> [RECORDS PROVIDED]:
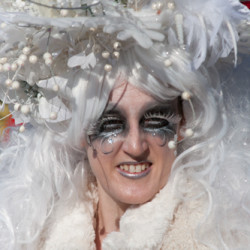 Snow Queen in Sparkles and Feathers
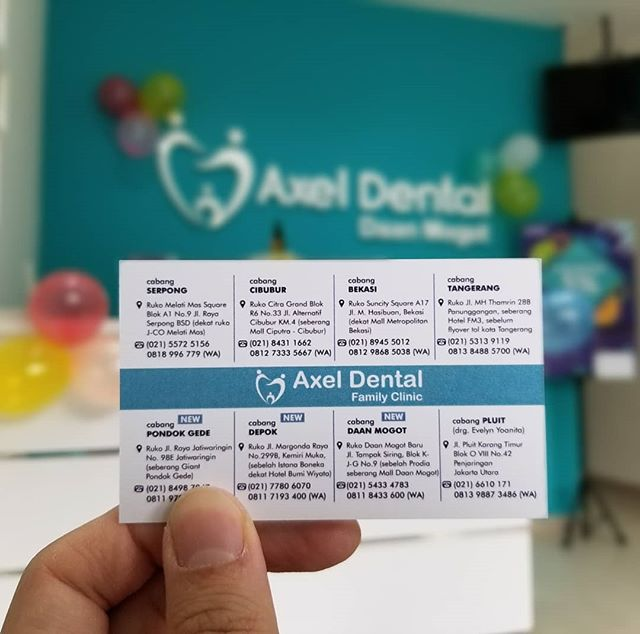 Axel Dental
---
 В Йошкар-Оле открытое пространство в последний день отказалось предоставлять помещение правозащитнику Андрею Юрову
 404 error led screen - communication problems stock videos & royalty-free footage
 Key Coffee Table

> [ASSIGNED TASK]:
Working from the records above, write out verbatim only the lines from the line containing "В Йошкар-Оле открытое" through the line containing "Key Coffee Table".

> [COMPLETED EXERCISE]:
 В Йошкар-Оле открытое пространство в последний день отказалось предоставлять помещение правозащитнику Андрею Юрову
 404 error led screen - communication problems stock videos & royalty-free footage
 Key Coffee Table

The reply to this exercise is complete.